Florence Wright, a 20-year Horner resident, is skeptical.

“You get tired of them promising and not delivering,” she said. “We’re hoping this time they’ll deliver. But it’s a gamble.”

(BEGIN TEXT OF INFOBOX / INFOGRAPHIC)

CHA by the Numbers

Some statistics about the Chicago Housing Authority, provided by the agency and CHA police:

Buildings: More than 1,400.

Population: 86,000 officially; 100,000 unofficially. CHA estimates thousands of people live in developments illegally.

Racial breakdown: 92% black, 2% white, 2% Hispanic, remainder other.

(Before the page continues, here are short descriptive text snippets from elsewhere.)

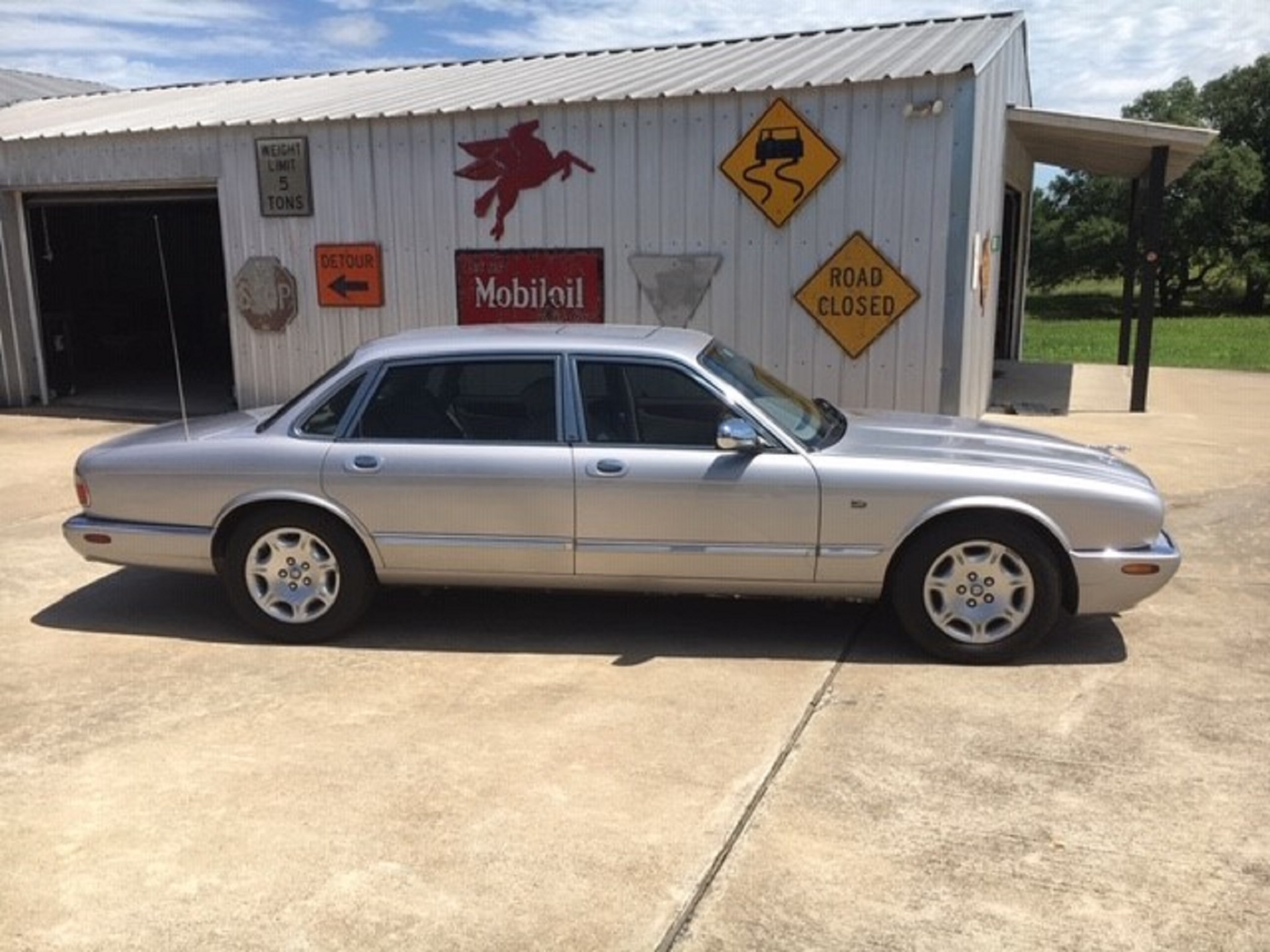 2002 Jaguar XJ8 Vanden Plas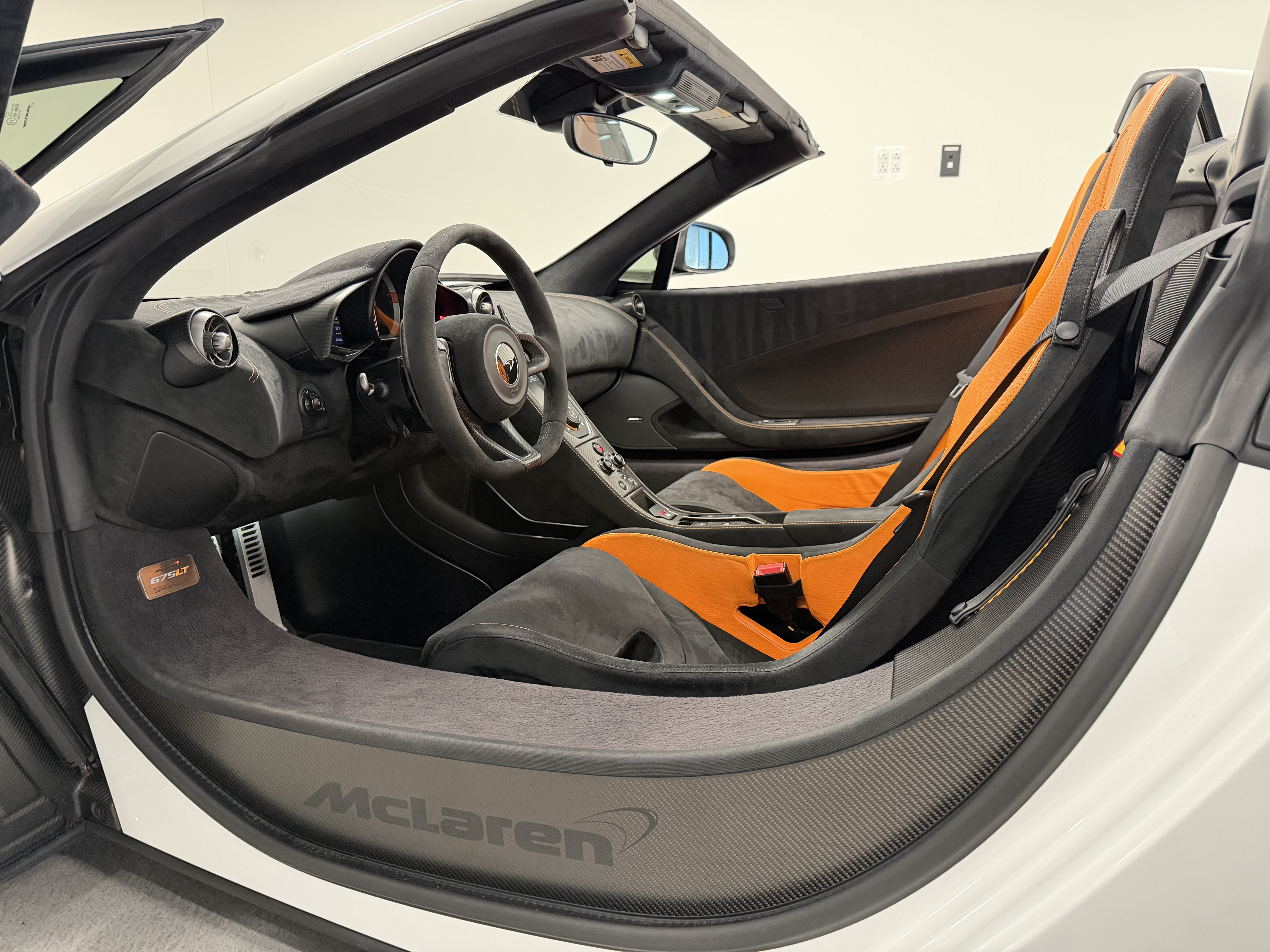 2016 McLaren 675LT Spider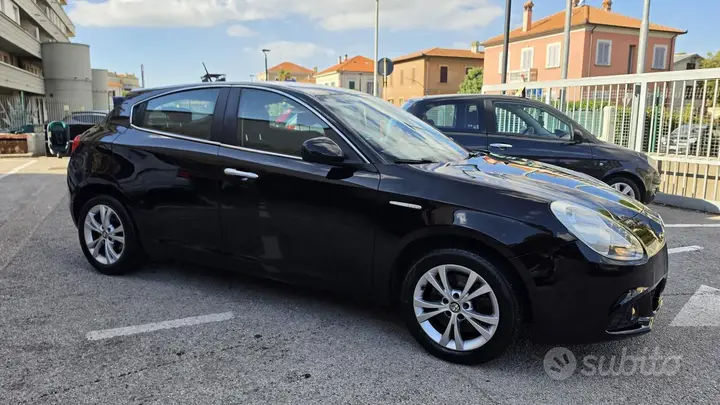 Alfa Romeo Giulietta 2013 photo 4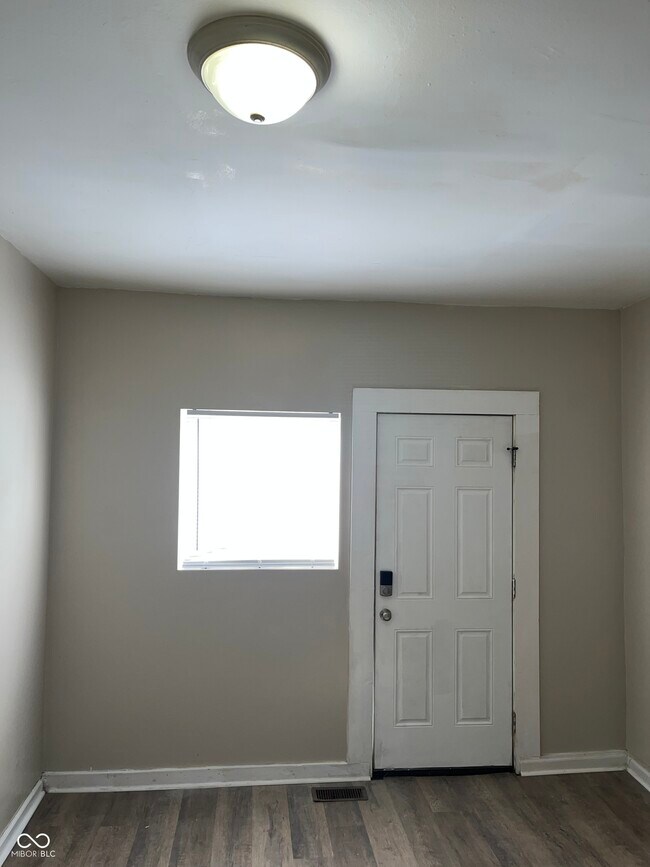 Foto del edificio - 1538 N Grant Ave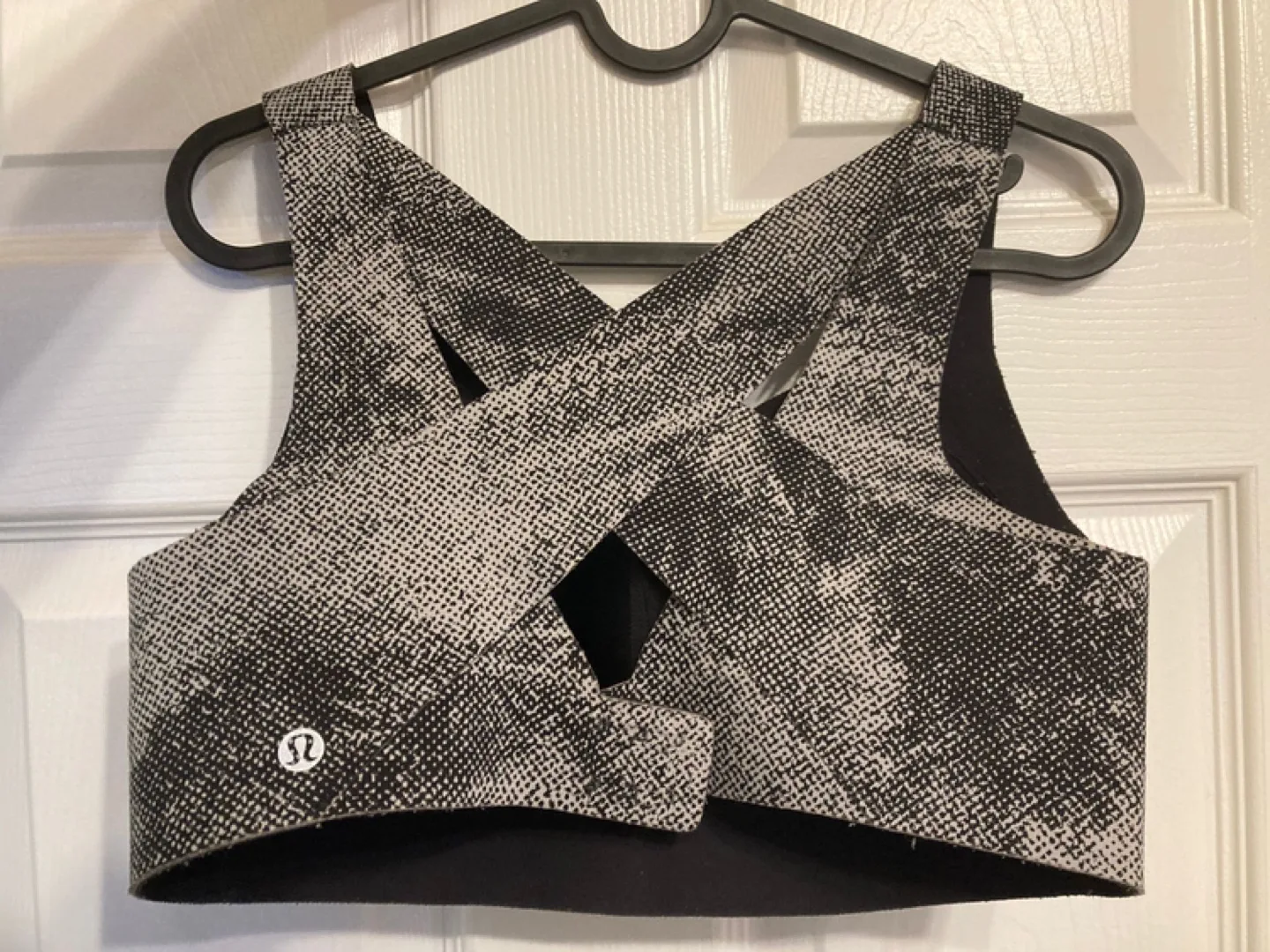 Lululemon Size 36C Black and White Bra image indicator(2)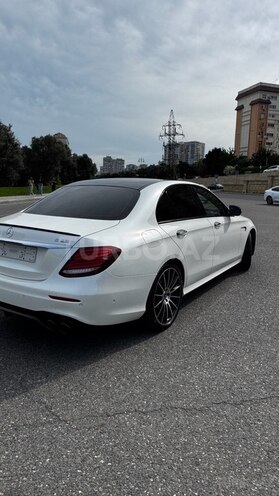 Mercedes E 450 4MATIC-6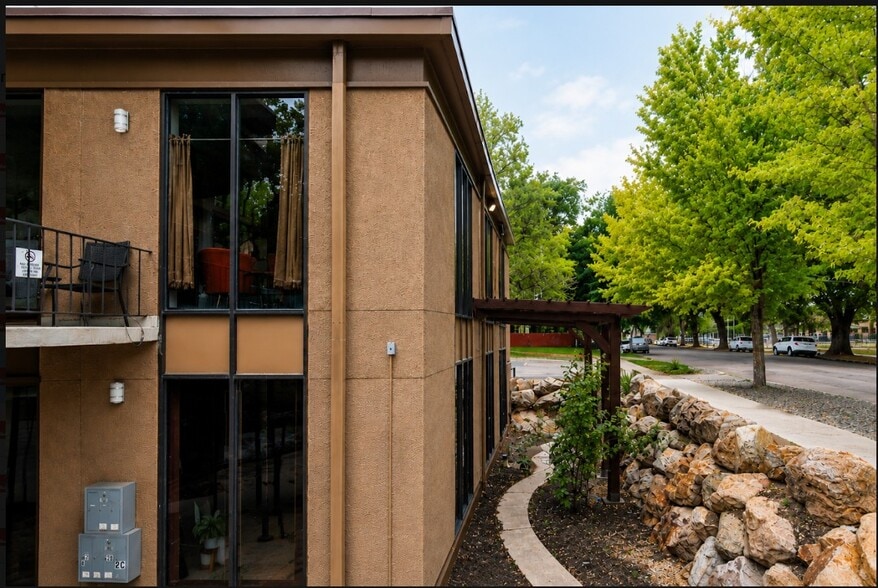 More Photos Of 707 24th St, Ogden Medical For Lease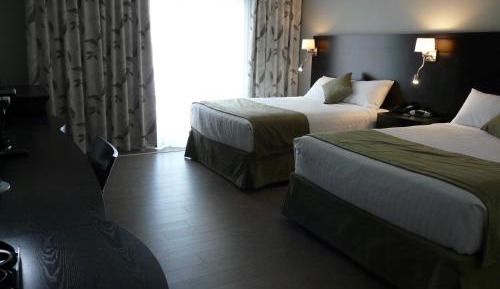Queen Room with Two Queen Beds - Single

Annual average household income: $4,000.

Average monthly rent: $100.

Vacancy rate: 16% systemwide, though much higher in some developments.

Employed: 11%.

Households: 77% headed by women.

Age: More than half the residents are 18 years old or younger.

Crime: Homicides fell from 90 in 1991 to 44 last year. Serious crimes, which include murder, sexual assault, robbery, burglary and theft, fell from 7,654 in 1991 to 6,485 last year. Crimes in senior housing, however, have increased.

Security force: More than 1,700 working in CHA police, CHA security and contract security.

Arrests: About 1,300 a month.

Gangs: About 8% of CHA population.

Drugs: Police estimate 75% of drug customers are outsiders.